Copy each entry precisely as written, and do not carry over the pictures.

Source material:
************

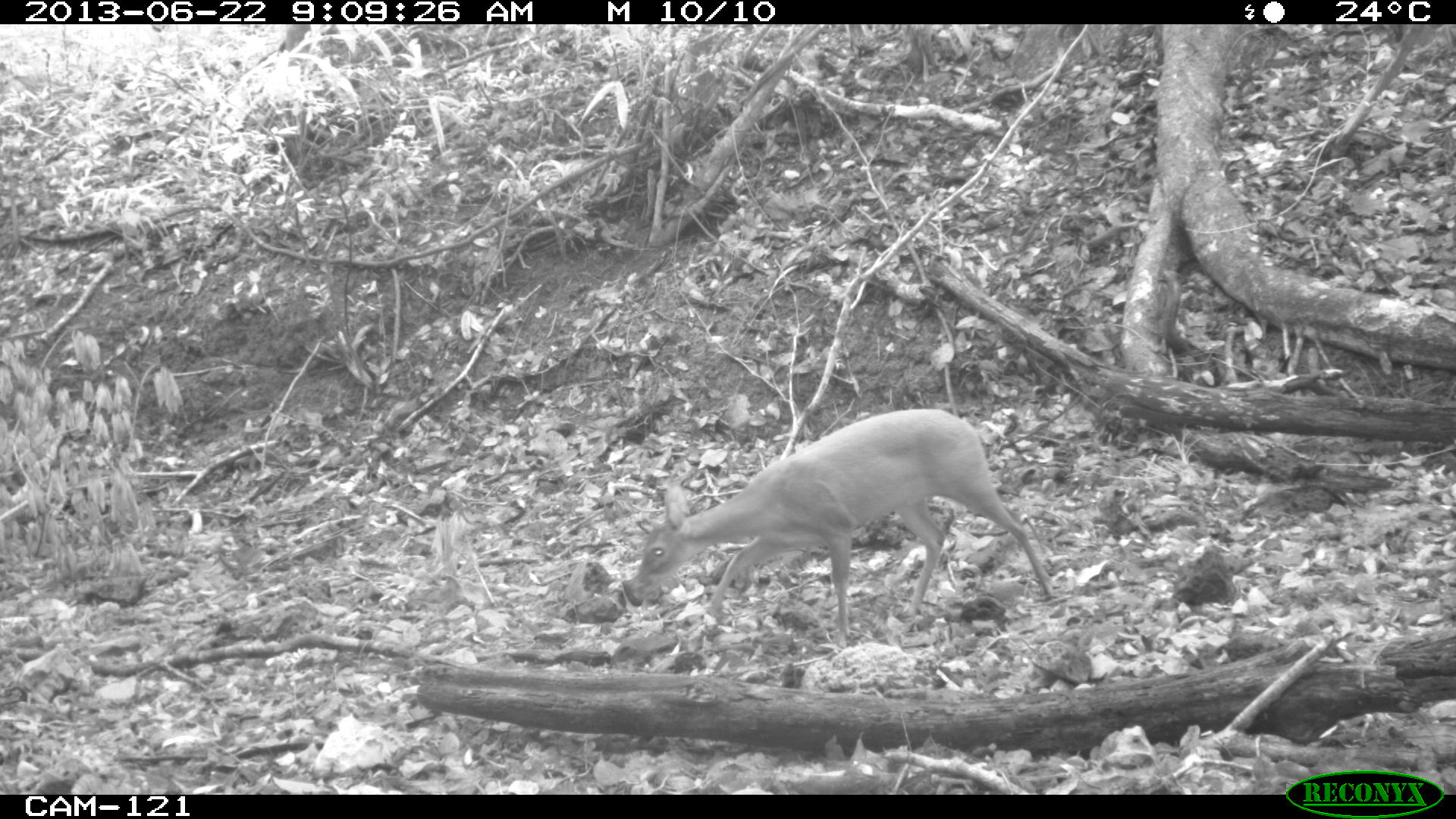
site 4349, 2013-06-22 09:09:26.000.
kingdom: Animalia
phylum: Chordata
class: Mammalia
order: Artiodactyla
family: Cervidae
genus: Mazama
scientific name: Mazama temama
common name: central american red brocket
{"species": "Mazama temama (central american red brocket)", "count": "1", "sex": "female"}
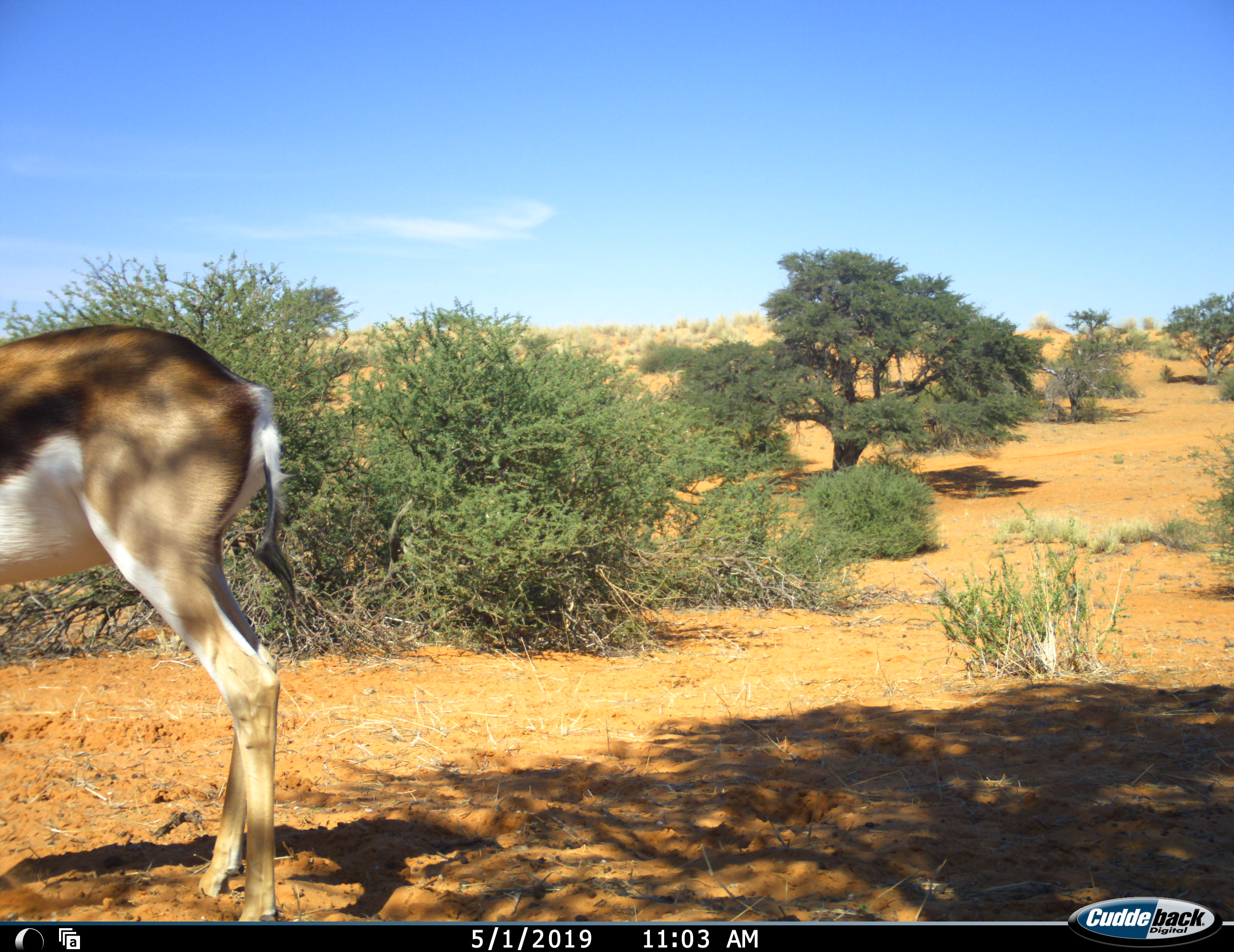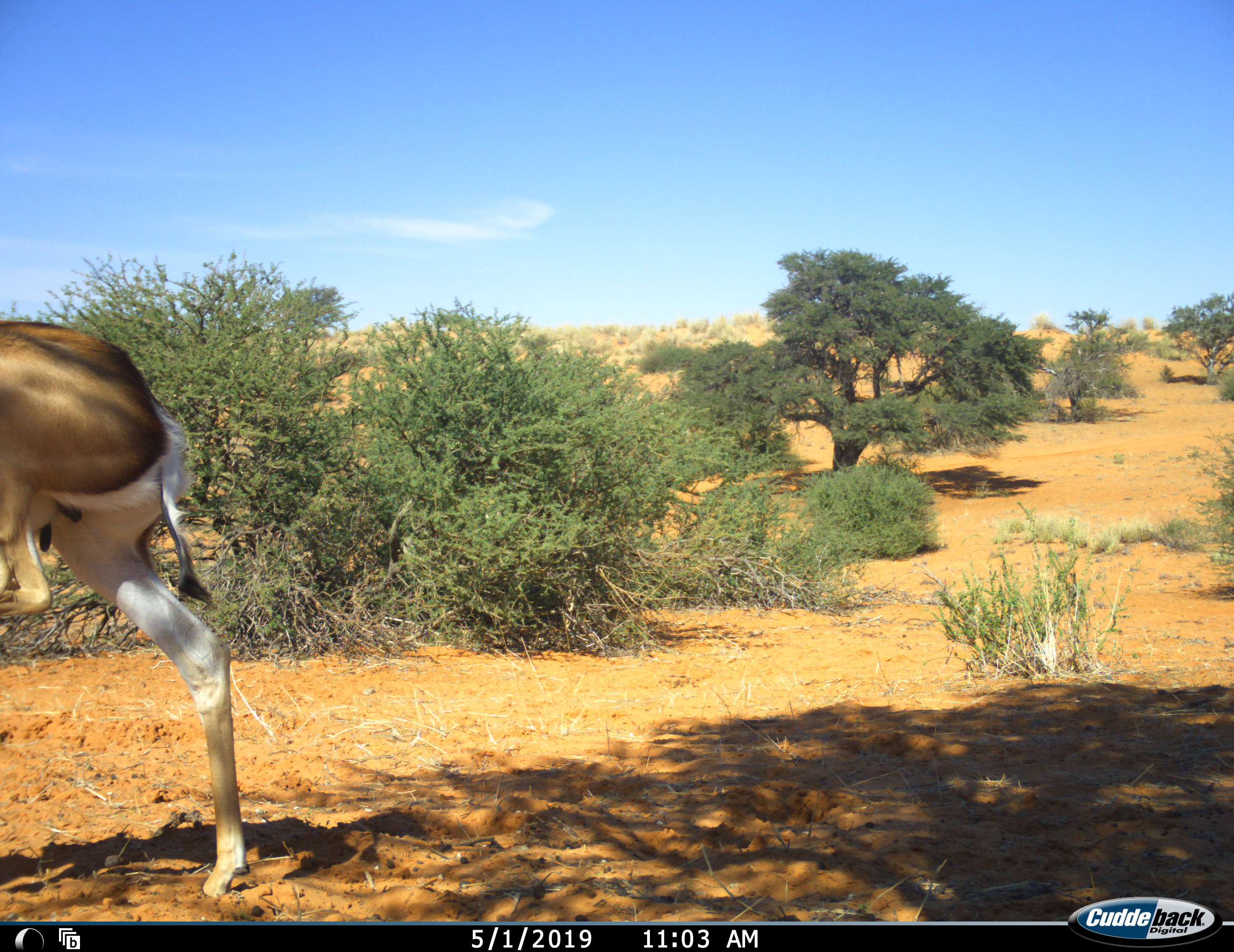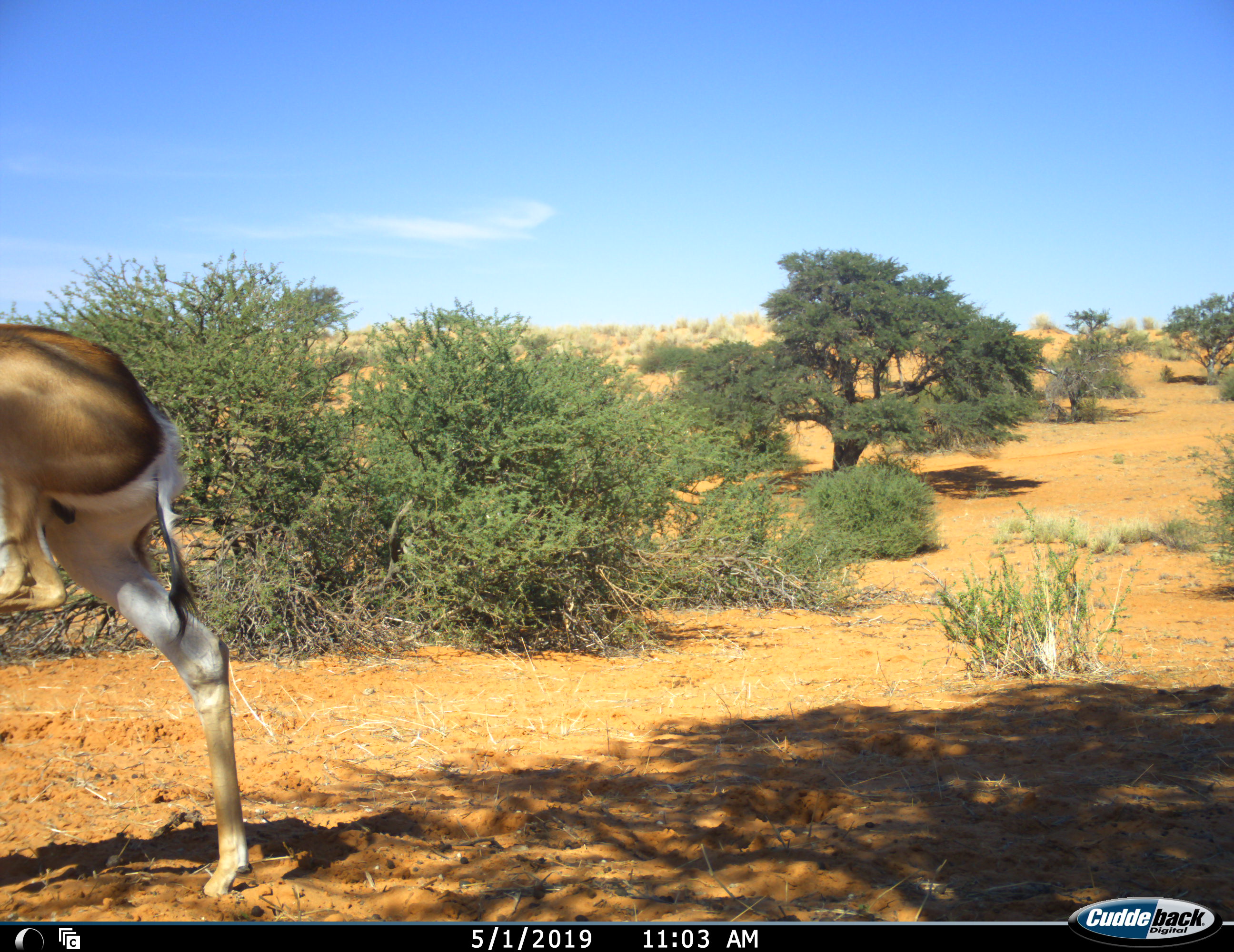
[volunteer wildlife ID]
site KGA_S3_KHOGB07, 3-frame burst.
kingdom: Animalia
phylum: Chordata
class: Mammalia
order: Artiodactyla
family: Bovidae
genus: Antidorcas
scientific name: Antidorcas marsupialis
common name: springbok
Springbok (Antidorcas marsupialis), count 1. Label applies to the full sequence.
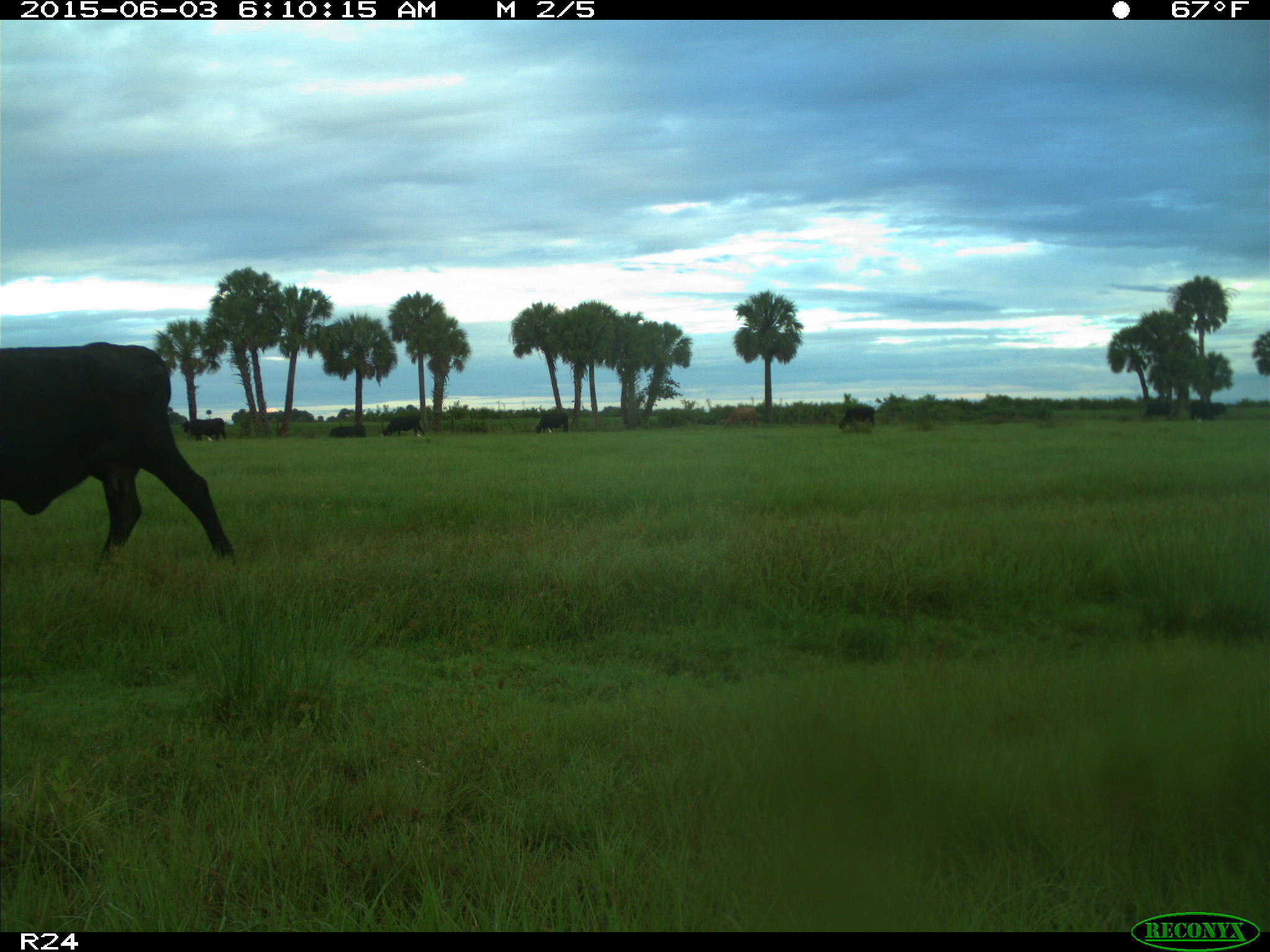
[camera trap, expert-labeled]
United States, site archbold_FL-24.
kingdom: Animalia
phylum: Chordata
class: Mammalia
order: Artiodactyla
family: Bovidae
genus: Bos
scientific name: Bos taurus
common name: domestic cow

************

Finished task:
site 4349, 2013-06-22 09:09:26.000.
kingdom: Animalia
phylum: Chordata
class: Mammalia
order: Artiodactyla
family: Cervidae
genus: Mazama
scientific name: Mazama temama
common name: central american red brocket
{"species": "Mazama temama (central american red brocket)", "count": "1", "sex": "female"}
[volunteer wildlife ID]
site KGA_S3_KHOGB07, 3-frame burst.
kingdom: Animalia
phylum: Chordata
class: Mammalia
order: Artiodactyla
family: Bovidae
genus: Antidorcas
scientific name: Antidorcas marsupialis
common name: springbok
Springbok (Antidorcas marsupialis), count 1. Label applies to the full sequence.
[camera trap, expert-labeled]
United States, site archbold_FL-24.
kingdom: Animalia
phylum: Chordata
class: Mammalia
order: Artiodactyla
family: Bovidae
genus: Bos
scientific name: Bos taurus
common name: domestic cow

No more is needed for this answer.